◆ **Assigned task**
Omit all pictures, then repeat the listing exactly.

Provided material section start

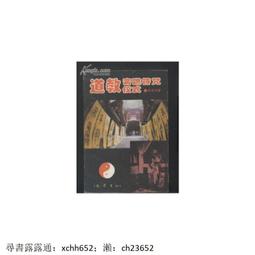 道教儀式叢書(2)師道合一：湘中梅山楊源張壇的科儀與傳承(上下) 精裝 (呂永昇、李新吾 主編) 歷史價格詳細信息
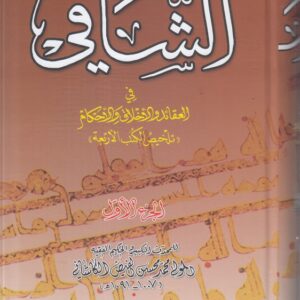 الشافی فی العقائد و الاخلاق و الاحکام: تلخیص الکتب الاربعه (دوره ۲ جلدی)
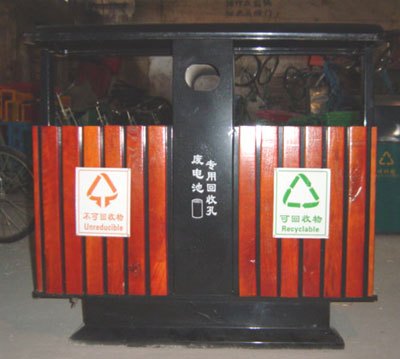 LS-08分类果壳箱——宏天塑业环卫设备有限公司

Provided material section end

◆ **Solution below**
 道教儀式叢書(2)師道合一：湘中梅山楊源張壇的科儀與傳承(上下) 精裝 (呂永昇、李新吾 主編) 歷史價格詳細信息
 الشافی فی العقائد و الاخلاق و الاحکام: تلخیص الکتب الاربعه (دوره ۲ جلدی)
 LS-08分类果壳箱——宏天塑业环卫设备有限公司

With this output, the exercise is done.